> Task to carry out
Convert every line of the records below into a Markdown table with the columns "Row" and "Record line," numbering the rows in order and skipping blank lines and pictures.

> Source material
########

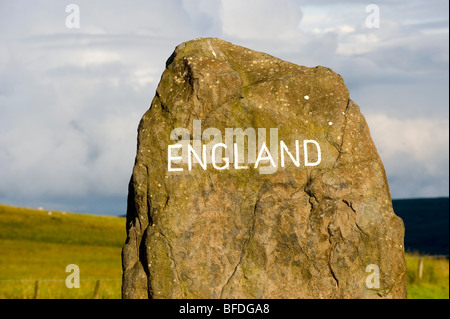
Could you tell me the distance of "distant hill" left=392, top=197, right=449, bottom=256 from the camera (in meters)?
68.8

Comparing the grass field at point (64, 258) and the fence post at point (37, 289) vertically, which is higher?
the grass field at point (64, 258)

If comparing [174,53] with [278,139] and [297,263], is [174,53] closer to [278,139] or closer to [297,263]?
[278,139]

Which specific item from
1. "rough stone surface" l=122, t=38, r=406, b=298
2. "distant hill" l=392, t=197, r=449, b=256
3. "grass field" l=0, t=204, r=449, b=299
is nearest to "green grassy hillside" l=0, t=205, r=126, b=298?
"grass field" l=0, t=204, r=449, b=299

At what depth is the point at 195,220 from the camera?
10750 millimetres

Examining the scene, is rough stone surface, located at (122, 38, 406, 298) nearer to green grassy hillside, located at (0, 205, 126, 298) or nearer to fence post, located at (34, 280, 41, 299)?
green grassy hillside, located at (0, 205, 126, 298)

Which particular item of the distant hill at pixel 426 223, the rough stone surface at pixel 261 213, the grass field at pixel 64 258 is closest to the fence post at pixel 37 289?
the grass field at pixel 64 258

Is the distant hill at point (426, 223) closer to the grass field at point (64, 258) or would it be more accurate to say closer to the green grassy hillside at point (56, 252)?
the green grassy hillside at point (56, 252)

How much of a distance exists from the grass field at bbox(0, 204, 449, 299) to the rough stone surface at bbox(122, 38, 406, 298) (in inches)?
501

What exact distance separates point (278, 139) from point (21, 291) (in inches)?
622

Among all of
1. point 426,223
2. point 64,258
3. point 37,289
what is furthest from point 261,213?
point 426,223

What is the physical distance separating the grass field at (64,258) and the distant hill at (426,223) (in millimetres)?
30297

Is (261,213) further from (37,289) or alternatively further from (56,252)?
(56,252)

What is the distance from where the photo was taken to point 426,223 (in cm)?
8562

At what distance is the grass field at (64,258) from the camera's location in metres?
24.0
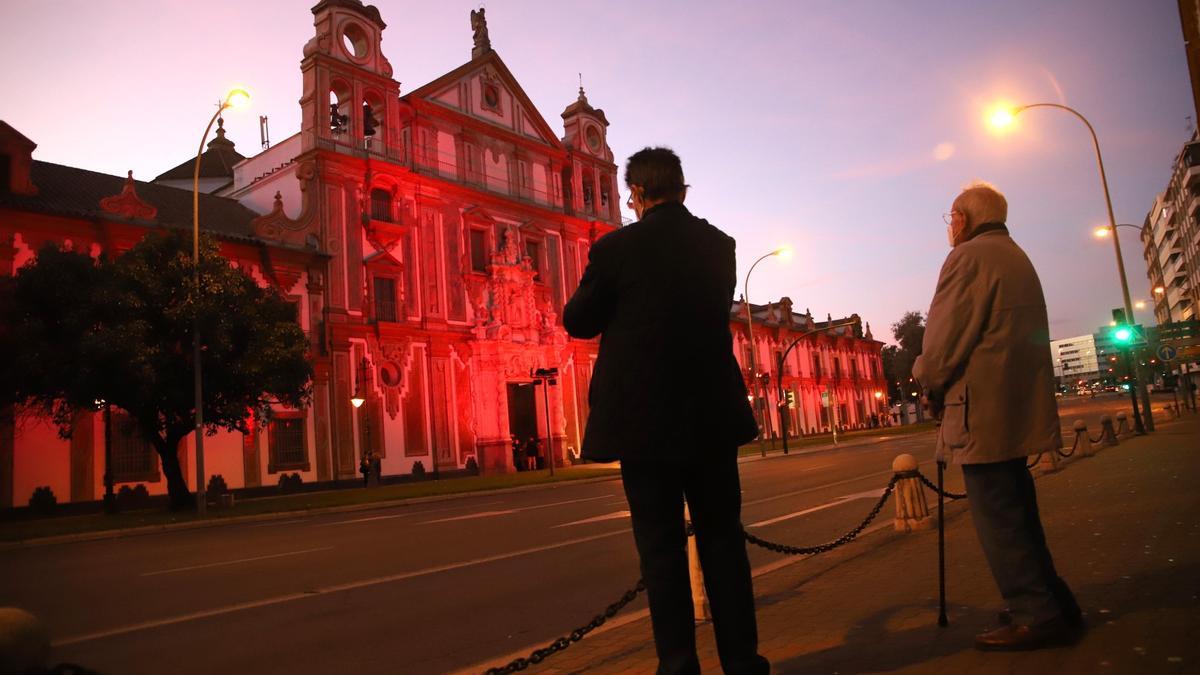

########

> Written response
| Row | Record line |
|---|---|
| 1 | Could you tell me the distance of "distant hill" left=392, top=197, right=449, bottom=256 from the camera (in meters)? |
| 2 | 68.8 |
| 3 | Comparing the grass field at point (64, 258) and the fence post at point (37, 289) vertically, which is higher? |
| 4 | the grass field at point (64, 258) |
| 5 | If comparing [174,53] with [278,139] and [297,263], is [174,53] closer to [278,139] or closer to [297,263]? |
| 6 | [278,139] |
| 7 | Which specific item from |
| 8 | 1. "rough stone surface" l=122, t=38, r=406, b=298 |
| 9 | 2. "distant hill" l=392, t=197, r=449, b=256 |
| 10 | 3. "grass field" l=0, t=204, r=449, b=299 |
| 11 | is nearest to "green grassy hillside" l=0, t=205, r=126, b=298? |
| 12 | "grass field" l=0, t=204, r=449, b=299 |
| 13 | At what depth is the point at 195,220 from the camera? |
| 14 | 10750 millimetres |
| 15 | Examining the scene, is rough stone surface, located at (122, 38, 406, 298) nearer to green grassy hillside, located at (0, 205, 126, 298) or nearer to fence post, located at (34, 280, 41, 299)? |
| 16 | green grassy hillside, located at (0, 205, 126, 298) |
| 17 | Which particular item of the distant hill at pixel 426 223, the rough stone surface at pixel 261 213, the grass field at pixel 64 258 is closest to the fence post at pixel 37 289? |
| 18 | the grass field at pixel 64 258 |
| 19 | Is the distant hill at point (426, 223) closer to the grass field at point (64, 258) or would it be more accurate to say closer to the green grassy hillside at point (56, 252)? |
| 20 | the green grassy hillside at point (56, 252) |
| 21 | How much of a distance exists from the grass field at bbox(0, 204, 449, 299) to the rough stone surface at bbox(122, 38, 406, 298) (in inches)? |
| 22 | 501 |
| 23 | What exact distance separates point (278, 139) from point (21, 291) (in inches)? |
| 24 | 622 |
| 25 | Among all of |
| 26 | 1. point 426,223 |
| 27 | 2. point 64,258 |
| 28 | 3. point 37,289 |
| 29 | what is furthest from point 261,213? |
| 30 | point 426,223 |
| 31 | What is the physical distance separating the grass field at (64,258) and the distant hill at (426,223) (in millimetres)? |
| 32 | 30297 |
| 33 | Is (261,213) further from (37,289) or alternatively further from (56,252)? |
| 34 | (56,252) |
| 35 | What is the distance from where the photo was taken to point 426,223 (in cm)? |
| 36 | 8562 |
| 37 | At what distance is the grass field at (64,258) from the camera's location in metres? |
| 38 | 24.0 |